#### DÉFI
Citez tel quel le passage du récit de la tempête situé entre « Zozo tout nu, on » et « pas de vent. », ces deux extraits compris.

Pris dans la tempête

Notre ami Ben (le grand Ben comme disent les filles pour les différencier; Ben de Globe c’est le petit Ben et l’autre Ben, c’est le grand Ben) je disais donc que notre ami le grand Ben nous a appelé. Sa petite famille et lui viendraient nous voir les 30-31… Calcul et re-calcul, nous planifions donc un retour à Gaines aujourd’hui pour accomplir mille et unes petites choses : douches, lavage, épicerie, ménage d’Océo et autre visite à venir entre temps.

Nous dénudons donc Zozo que nous traînons à l’arrière lors de navigations tranquilles.

Zozo tout nu, on enlève moteur, rames et accessoires
Bye bye Shelburne

Départ du fond de la baie de Shelburne vers 10h30-11h-11h30… parce que la chaîne de l’ancre était transformée en motte d’algues sur 75 pieds de chaînes!! J’ai dû aller avec Zozo à l’avant pour dépêtrer tout ça. Et sortir notre super Kobra avec 3 tonnes de glaise dessus. On était solidement accrochés! Tout augurait pour une petite nav pépère au moteur, il n’y avait pratiquement pas de vent.

Extrait du journal de bord :

« Samedi 23 juillet 2016, 22h32. Je ne sais pas quoi dire. Tout le monde est sain et sauf. Océo et Zozo vont bien. Nous sommes arrivés à notre quai vers 19h45. François était là avec Éva, les grandes étaient contentes.

Ce que nous avons traversé est comme irréel. Comme un cauchemar, donc on n’est pas tout à fait traumatisé mais… mais. Seb m’avait suggéré d’aller nous cacher à Plattsburgh quand on a vu la tempête venir. Je me disais que même si on rencontrait un petit grain, ce ne serait pas grave. On tient la barre bien solide puis ça passe. Alors on s’est engagés dans le goulot qui mène à Treadwell Bay. Respire. Soupir.

Il commence à ne pas faire beau

Des gros vents, de la grosse vague, des paquets (de lac), de la pluie, de la grêle… il y a des moutons partout, mais pas de jolis petits moutons blancs. Soudain, le vent prend Océo par le travers et le pousse très près de l’horizontale (à mon goût à moi). Les filles sont déjà à l’intérieur avec Seb, elles sont couchées ensemble dans la pointe et chantent des chansons, je ne peux pas les entendre avec ce vent qui hurle.

#### DONNÉES FOURNIES

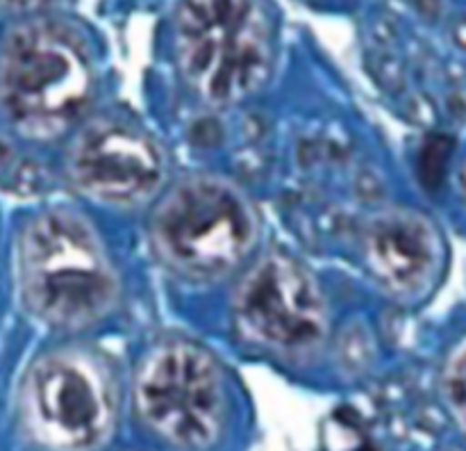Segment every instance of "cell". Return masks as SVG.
Wrapping results in <instances>:
<instances>
[{
  "instance_id": "obj_1",
  "label": "cell",
  "mask_w": 466,
  "mask_h": 451,
  "mask_svg": "<svg viewBox=\"0 0 466 451\" xmlns=\"http://www.w3.org/2000/svg\"><path fill=\"white\" fill-rule=\"evenodd\" d=\"M18 281L30 313L62 331L103 319L118 294L98 232L68 208L48 210L27 223L18 241Z\"/></svg>"
},
{
  "instance_id": "obj_2",
  "label": "cell",
  "mask_w": 466,
  "mask_h": 451,
  "mask_svg": "<svg viewBox=\"0 0 466 451\" xmlns=\"http://www.w3.org/2000/svg\"><path fill=\"white\" fill-rule=\"evenodd\" d=\"M94 87L89 46L66 23H21L0 44V109L23 135H62L91 103Z\"/></svg>"
},
{
  "instance_id": "obj_3",
  "label": "cell",
  "mask_w": 466,
  "mask_h": 451,
  "mask_svg": "<svg viewBox=\"0 0 466 451\" xmlns=\"http://www.w3.org/2000/svg\"><path fill=\"white\" fill-rule=\"evenodd\" d=\"M180 71L212 105L248 98L271 76L273 32L258 3H182L173 16Z\"/></svg>"
},
{
  "instance_id": "obj_4",
  "label": "cell",
  "mask_w": 466,
  "mask_h": 451,
  "mask_svg": "<svg viewBox=\"0 0 466 451\" xmlns=\"http://www.w3.org/2000/svg\"><path fill=\"white\" fill-rule=\"evenodd\" d=\"M153 246L189 281H217L244 262L258 241V214L244 191L218 176L173 187L153 214Z\"/></svg>"
},
{
  "instance_id": "obj_5",
  "label": "cell",
  "mask_w": 466,
  "mask_h": 451,
  "mask_svg": "<svg viewBox=\"0 0 466 451\" xmlns=\"http://www.w3.org/2000/svg\"><path fill=\"white\" fill-rule=\"evenodd\" d=\"M23 417L50 451H89L116 419V378L103 354L66 346L36 360L23 385Z\"/></svg>"
},
{
  "instance_id": "obj_6",
  "label": "cell",
  "mask_w": 466,
  "mask_h": 451,
  "mask_svg": "<svg viewBox=\"0 0 466 451\" xmlns=\"http://www.w3.org/2000/svg\"><path fill=\"white\" fill-rule=\"evenodd\" d=\"M135 404L141 422L168 446L208 451L228 417L223 372L203 346L164 342L137 369Z\"/></svg>"
},
{
  "instance_id": "obj_7",
  "label": "cell",
  "mask_w": 466,
  "mask_h": 451,
  "mask_svg": "<svg viewBox=\"0 0 466 451\" xmlns=\"http://www.w3.org/2000/svg\"><path fill=\"white\" fill-rule=\"evenodd\" d=\"M232 313L241 335L287 358L317 351L328 335V308L305 264L268 253L239 282Z\"/></svg>"
},
{
  "instance_id": "obj_8",
  "label": "cell",
  "mask_w": 466,
  "mask_h": 451,
  "mask_svg": "<svg viewBox=\"0 0 466 451\" xmlns=\"http://www.w3.org/2000/svg\"><path fill=\"white\" fill-rule=\"evenodd\" d=\"M68 176L91 199L137 205L162 187L167 162L157 141L126 118H96L68 150Z\"/></svg>"
},
{
  "instance_id": "obj_9",
  "label": "cell",
  "mask_w": 466,
  "mask_h": 451,
  "mask_svg": "<svg viewBox=\"0 0 466 451\" xmlns=\"http://www.w3.org/2000/svg\"><path fill=\"white\" fill-rule=\"evenodd\" d=\"M364 258L382 287L399 296H417L440 273L444 246L431 219L417 210L396 208L367 226Z\"/></svg>"
},
{
  "instance_id": "obj_10",
  "label": "cell",
  "mask_w": 466,
  "mask_h": 451,
  "mask_svg": "<svg viewBox=\"0 0 466 451\" xmlns=\"http://www.w3.org/2000/svg\"><path fill=\"white\" fill-rule=\"evenodd\" d=\"M464 344L460 342L455 354L451 355L449 364H446V372L441 376V392H444L446 401L453 408V413L458 415V419L462 422L464 415Z\"/></svg>"
}]
</instances>
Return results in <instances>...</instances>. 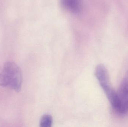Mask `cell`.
Returning <instances> with one entry per match:
<instances>
[{
    "label": "cell",
    "mask_w": 128,
    "mask_h": 127,
    "mask_svg": "<svg viewBox=\"0 0 128 127\" xmlns=\"http://www.w3.org/2000/svg\"><path fill=\"white\" fill-rule=\"evenodd\" d=\"M22 83V73L20 67L15 63H5L0 72V85L8 87L18 92Z\"/></svg>",
    "instance_id": "1"
},
{
    "label": "cell",
    "mask_w": 128,
    "mask_h": 127,
    "mask_svg": "<svg viewBox=\"0 0 128 127\" xmlns=\"http://www.w3.org/2000/svg\"><path fill=\"white\" fill-rule=\"evenodd\" d=\"M95 74L114 109L116 106L117 94L110 83L107 69L104 65H98L96 68Z\"/></svg>",
    "instance_id": "2"
},
{
    "label": "cell",
    "mask_w": 128,
    "mask_h": 127,
    "mask_svg": "<svg viewBox=\"0 0 128 127\" xmlns=\"http://www.w3.org/2000/svg\"><path fill=\"white\" fill-rule=\"evenodd\" d=\"M117 102L114 109L118 114L124 115L128 113V71L125 75L118 91Z\"/></svg>",
    "instance_id": "3"
},
{
    "label": "cell",
    "mask_w": 128,
    "mask_h": 127,
    "mask_svg": "<svg viewBox=\"0 0 128 127\" xmlns=\"http://www.w3.org/2000/svg\"><path fill=\"white\" fill-rule=\"evenodd\" d=\"M62 3L66 9L72 12H78L80 10V0H62Z\"/></svg>",
    "instance_id": "4"
},
{
    "label": "cell",
    "mask_w": 128,
    "mask_h": 127,
    "mask_svg": "<svg viewBox=\"0 0 128 127\" xmlns=\"http://www.w3.org/2000/svg\"><path fill=\"white\" fill-rule=\"evenodd\" d=\"M52 124V119L49 115H44L40 121V126L42 127H51Z\"/></svg>",
    "instance_id": "5"
}]
</instances>
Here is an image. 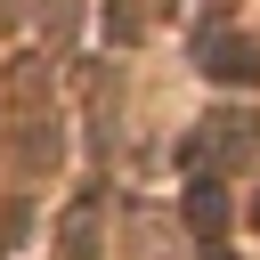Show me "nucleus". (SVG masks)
Returning <instances> with one entry per match:
<instances>
[{"mask_svg":"<svg viewBox=\"0 0 260 260\" xmlns=\"http://www.w3.org/2000/svg\"><path fill=\"white\" fill-rule=\"evenodd\" d=\"M203 65H211L219 81H252V73H260V49H252V41H211Z\"/></svg>","mask_w":260,"mask_h":260,"instance_id":"obj_1","label":"nucleus"},{"mask_svg":"<svg viewBox=\"0 0 260 260\" xmlns=\"http://www.w3.org/2000/svg\"><path fill=\"white\" fill-rule=\"evenodd\" d=\"M187 228H195V236H219V228H228V203H219V179H195V187H187Z\"/></svg>","mask_w":260,"mask_h":260,"instance_id":"obj_2","label":"nucleus"},{"mask_svg":"<svg viewBox=\"0 0 260 260\" xmlns=\"http://www.w3.org/2000/svg\"><path fill=\"white\" fill-rule=\"evenodd\" d=\"M252 219H260V203H252Z\"/></svg>","mask_w":260,"mask_h":260,"instance_id":"obj_3","label":"nucleus"}]
</instances>
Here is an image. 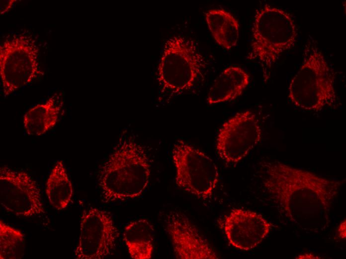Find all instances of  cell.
I'll list each match as a JSON object with an SVG mask.
<instances>
[{
    "label": "cell",
    "instance_id": "20",
    "mask_svg": "<svg viewBox=\"0 0 346 259\" xmlns=\"http://www.w3.org/2000/svg\"><path fill=\"white\" fill-rule=\"evenodd\" d=\"M17 1L16 0H0V14L3 15L8 12Z\"/></svg>",
    "mask_w": 346,
    "mask_h": 259
},
{
    "label": "cell",
    "instance_id": "12",
    "mask_svg": "<svg viewBox=\"0 0 346 259\" xmlns=\"http://www.w3.org/2000/svg\"><path fill=\"white\" fill-rule=\"evenodd\" d=\"M222 226L229 243L243 251L257 247L269 234L271 224L260 214L242 209H233Z\"/></svg>",
    "mask_w": 346,
    "mask_h": 259
},
{
    "label": "cell",
    "instance_id": "21",
    "mask_svg": "<svg viewBox=\"0 0 346 259\" xmlns=\"http://www.w3.org/2000/svg\"><path fill=\"white\" fill-rule=\"evenodd\" d=\"M338 236L342 239L346 238V220L342 222L339 226L337 231Z\"/></svg>",
    "mask_w": 346,
    "mask_h": 259
},
{
    "label": "cell",
    "instance_id": "16",
    "mask_svg": "<svg viewBox=\"0 0 346 259\" xmlns=\"http://www.w3.org/2000/svg\"><path fill=\"white\" fill-rule=\"evenodd\" d=\"M46 193L51 205L58 210L66 208L71 201L72 184L62 160L56 162L49 175Z\"/></svg>",
    "mask_w": 346,
    "mask_h": 259
},
{
    "label": "cell",
    "instance_id": "11",
    "mask_svg": "<svg viewBox=\"0 0 346 259\" xmlns=\"http://www.w3.org/2000/svg\"><path fill=\"white\" fill-rule=\"evenodd\" d=\"M164 222L176 259L218 258L214 249L184 213L171 211L166 215Z\"/></svg>",
    "mask_w": 346,
    "mask_h": 259
},
{
    "label": "cell",
    "instance_id": "4",
    "mask_svg": "<svg viewBox=\"0 0 346 259\" xmlns=\"http://www.w3.org/2000/svg\"><path fill=\"white\" fill-rule=\"evenodd\" d=\"M248 58L258 62L264 81L280 57L295 45L298 34L295 21L287 11L266 3L257 10Z\"/></svg>",
    "mask_w": 346,
    "mask_h": 259
},
{
    "label": "cell",
    "instance_id": "5",
    "mask_svg": "<svg viewBox=\"0 0 346 259\" xmlns=\"http://www.w3.org/2000/svg\"><path fill=\"white\" fill-rule=\"evenodd\" d=\"M194 40L182 35L165 42L157 70L162 94L172 98L191 88L206 68Z\"/></svg>",
    "mask_w": 346,
    "mask_h": 259
},
{
    "label": "cell",
    "instance_id": "9",
    "mask_svg": "<svg viewBox=\"0 0 346 259\" xmlns=\"http://www.w3.org/2000/svg\"><path fill=\"white\" fill-rule=\"evenodd\" d=\"M262 129L256 115L250 111L236 113L220 128L216 147L220 158L228 165H235L261 140Z\"/></svg>",
    "mask_w": 346,
    "mask_h": 259
},
{
    "label": "cell",
    "instance_id": "19",
    "mask_svg": "<svg viewBox=\"0 0 346 259\" xmlns=\"http://www.w3.org/2000/svg\"><path fill=\"white\" fill-rule=\"evenodd\" d=\"M232 15L222 8L212 9L205 13L206 21L213 37L220 31Z\"/></svg>",
    "mask_w": 346,
    "mask_h": 259
},
{
    "label": "cell",
    "instance_id": "8",
    "mask_svg": "<svg viewBox=\"0 0 346 259\" xmlns=\"http://www.w3.org/2000/svg\"><path fill=\"white\" fill-rule=\"evenodd\" d=\"M119 232L109 213L94 207L84 210L75 248L77 259H103L115 250Z\"/></svg>",
    "mask_w": 346,
    "mask_h": 259
},
{
    "label": "cell",
    "instance_id": "17",
    "mask_svg": "<svg viewBox=\"0 0 346 259\" xmlns=\"http://www.w3.org/2000/svg\"><path fill=\"white\" fill-rule=\"evenodd\" d=\"M23 233L0 220V258L19 259L24 256Z\"/></svg>",
    "mask_w": 346,
    "mask_h": 259
},
{
    "label": "cell",
    "instance_id": "1",
    "mask_svg": "<svg viewBox=\"0 0 346 259\" xmlns=\"http://www.w3.org/2000/svg\"><path fill=\"white\" fill-rule=\"evenodd\" d=\"M262 165L263 186L287 219L306 231L318 232L329 226L330 210L342 181L277 161Z\"/></svg>",
    "mask_w": 346,
    "mask_h": 259
},
{
    "label": "cell",
    "instance_id": "14",
    "mask_svg": "<svg viewBox=\"0 0 346 259\" xmlns=\"http://www.w3.org/2000/svg\"><path fill=\"white\" fill-rule=\"evenodd\" d=\"M63 94H54L44 103L28 110L23 117V125L28 134L40 135L53 128L58 122L63 106Z\"/></svg>",
    "mask_w": 346,
    "mask_h": 259
},
{
    "label": "cell",
    "instance_id": "2",
    "mask_svg": "<svg viewBox=\"0 0 346 259\" xmlns=\"http://www.w3.org/2000/svg\"><path fill=\"white\" fill-rule=\"evenodd\" d=\"M150 176V160L145 148L133 136L122 134L99 170L102 201L108 203L140 196Z\"/></svg>",
    "mask_w": 346,
    "mask_h": 259
},
{
    "label": "cell",
    "instance_id": "6",
    "mask_svg": "<svg viewBox=\"0 0 346 259\" xmlns=\"http://www.w3.org/2000/svg\"><path fill=\"white\" fill-rule=\"evenodd\" d=\"M39 49L31 35L13 34L0 45V76L6 97L44 75L38 60Z\"/></svg>",
    "mask_w": 346,
    "mask_h": 259
},
{
    "label": "cell",
    "instance_id": "7",
    "mask_svg": "<svg viewBox=\"0 0 346 259\" xmlns=\"http://www.w3.org/2000/svg\"><path fill=\"white\" fill-rule=\"evenodd\" d=\"M172 155L176 170V185L198 199L211 198L219 178L218 168L213 160L182 140L174 143Z\"/></svg>",
    "mask_w": 346,
    "mask_h": 259
},
{
    "label": "cell",
    "instance_id": "15",
    "mask_svg": "<svg viewBox=\"0 0 346 259\" xmlns=\"http://www.w3.org/2000/svg\"><path fill=\"white\" fill-rule=\"evenodd\" d=\"M153 225L146 219L132 221L125 227L123 237L130 257L150 259L154 251Z\"/></svg>",
    "mask_w": 346,
    "mask_h": 259
},
{
    "label": "cell",
    "instance_id": "3",
    "mask_svg": "<svg viewBox=\"0 0 346 259\" xmlns=\"http://www.w3.org/2000/svg\"><path fill=\"white\" fill-rule=\"evenodd\" d=\"M288 97L296 107L310 112L339 105L335 72L312 37L305 44L301 67L290 82Z\"/></svg>",
    "mask_w": 346,
    "mask_h": 259
},
{
    "label": "cell",
    "instance_id": "18",
    "mask_svg": "<svg viewBox=\"0 0 346 259\" xmlns=\"http://www.w3.org/2000/svg\"><path fill=\"white\" fill-rule=\"evenodd\" d=\"M239 33V24L237 19L232 15L220 31L213 38L220 45L229 49L236 45Z\"/></svg>",
    "mask_w": 346,
    "mask_h": 259
},
{
    "label": "cell",
    "instance_id": "10",
    "mask_svg": "<svg viewBox=\"0 0 346 259\" xmlns=\"http://www.w3.org/2000/svg\"><path fill=\"white\" fill-rule=\"evenodd\" d=\"M0 203L8 212L18 216L45 213L37 184L26 172L6 166L0 169Z\"/></svg>",
    "mask_w": 346,
    "mask_h": 259
},
{
    "label": "cell",
    "instance_id": "13",
    "mask_svg": "<svg viewBox=\"0 0 346 259\" xmlns=\"http://www.w3.org/2000/svg\"><path fill=\"white\" fill-rule=\"evenodd\" d=\"M249 75L239 66L225 69L209 89L207 103L214 105L234 100L241 96L250 83Z\"/></svg>",
    "mask_w": 346,
    "mask_h": 259
}]
</instances>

#### SOLUTION COMPLÈTE
Zozo tout nu, on enlève moteur, rames et accessoires
Bye bye Shelburne

Départ du fond de la baie de Shelburne vers 10h30-11h-11h30… parce que la chaîne de l’ancre était transformée en motte d’algues sur 75 pieds de chaînes!! J’ai dû aller avec Zozo à l’avant pour dépêtrer tout ça. Et sortir notre super Kobra avec 3 tonnes de glaise dessus. On était solidement accrochés! Tout augurait pour une petite nav pépère au moteur, il n’y avait pratiquement pas de vent.